June’s Energy Lunch: The Effects of Climate Change on Agriculture in Iowa
By Colin Weber, Green Iowa Member
On June 23rd, Dr. Dennis Todey, director of the USDA Midwest Climate Hub, gave a presentation entitled “The Effects of Climate Change on Agriculture in Iowa” for the Winneshiek Energy District’s monthly Online Lunch Webinar. Dr. Todey discussed how climate change, specifically changing rainfall amounts and temperatures, have impacted soil quality, growing season length, and crop production in Iowa.
According to research gathered by Dr. Todey and the USDA Midwest Climate Hub, current annual rainfall totals in Iowa are about 10% higher than they were in the early 1900’s, but the additional rain is not evenly distributed throughout the year.
Spring has seen the highest increase in rainfall totals compared to other seasons. Because there is inadequate ground cover in the spring, Dr. Todey explained that additional rainfall increases soil erosion, decreasing its nutrient content and polluting local water sources.
With regard to temperature, Dr. Todey stated that Iowans have seen their frost-free season lengthen by about 9 days since the early 20th century, which has lengthened their growing season. In general, this is beneficial to farmers.
However, another major temperature trend in Iowa is that overnight lows temperatures are warming. This has a negative effect on crop health as well as livestock health because it makes it more difficult for plants and animals to recover from the heat stress of the previous day.
Dr. Todey also noted that certain insects and weeds are benefitting from the warmer temperatures and higher levels of carbon dioxide in the air. These insects and weeds could cause additional problems for farmers.

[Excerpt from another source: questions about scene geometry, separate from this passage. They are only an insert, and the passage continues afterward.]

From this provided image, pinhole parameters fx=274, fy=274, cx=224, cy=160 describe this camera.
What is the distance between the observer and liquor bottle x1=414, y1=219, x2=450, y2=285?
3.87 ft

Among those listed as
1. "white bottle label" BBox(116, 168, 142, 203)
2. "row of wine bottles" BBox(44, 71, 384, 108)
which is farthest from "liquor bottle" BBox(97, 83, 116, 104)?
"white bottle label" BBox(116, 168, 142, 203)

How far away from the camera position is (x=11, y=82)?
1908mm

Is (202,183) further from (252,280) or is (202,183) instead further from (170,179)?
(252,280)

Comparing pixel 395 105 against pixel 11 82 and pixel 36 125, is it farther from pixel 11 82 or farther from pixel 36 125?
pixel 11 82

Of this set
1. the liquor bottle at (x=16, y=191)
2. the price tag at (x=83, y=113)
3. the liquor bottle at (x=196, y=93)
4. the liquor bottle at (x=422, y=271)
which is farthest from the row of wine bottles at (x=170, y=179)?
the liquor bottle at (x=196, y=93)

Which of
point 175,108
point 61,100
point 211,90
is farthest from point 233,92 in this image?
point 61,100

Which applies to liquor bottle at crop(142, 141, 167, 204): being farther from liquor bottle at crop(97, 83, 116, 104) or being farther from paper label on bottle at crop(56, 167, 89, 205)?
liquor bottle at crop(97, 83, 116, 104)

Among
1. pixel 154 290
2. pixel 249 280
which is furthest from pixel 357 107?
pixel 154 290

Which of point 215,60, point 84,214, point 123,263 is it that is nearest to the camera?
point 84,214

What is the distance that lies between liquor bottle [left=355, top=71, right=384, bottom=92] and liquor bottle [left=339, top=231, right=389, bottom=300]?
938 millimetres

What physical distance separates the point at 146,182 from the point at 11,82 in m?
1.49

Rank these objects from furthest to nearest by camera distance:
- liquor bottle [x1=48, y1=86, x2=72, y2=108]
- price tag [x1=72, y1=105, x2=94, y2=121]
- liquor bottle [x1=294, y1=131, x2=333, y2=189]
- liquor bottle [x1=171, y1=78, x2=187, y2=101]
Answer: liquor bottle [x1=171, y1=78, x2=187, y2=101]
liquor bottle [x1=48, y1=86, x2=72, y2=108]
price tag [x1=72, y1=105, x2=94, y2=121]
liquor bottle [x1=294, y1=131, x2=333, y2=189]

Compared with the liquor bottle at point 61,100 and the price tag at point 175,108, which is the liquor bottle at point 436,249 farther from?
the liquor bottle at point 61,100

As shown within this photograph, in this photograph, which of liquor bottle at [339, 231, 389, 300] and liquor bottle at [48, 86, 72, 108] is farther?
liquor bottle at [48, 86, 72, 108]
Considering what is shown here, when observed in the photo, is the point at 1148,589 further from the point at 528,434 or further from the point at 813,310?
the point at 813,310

Most of the presentation focused on climate change challenges facing agriculture, but solutions were also touched upon. Practices such as reduced tillage, no-till, and cover crops can bring multiple benefits, including reduced soil erosion, increased carbon sequestration, and even better fertilizer management.
The USDA Midwest Climate Hub is one of ten regional climate hubs throughout the U.S. The goals of the USDA Climate Hubs is to deliver information and research, and enable climate-informed decisions. The Midwest Climate Hub focuses primarily on agriculture, since the Midwest is one of the most intense regions of agricultural production in the world.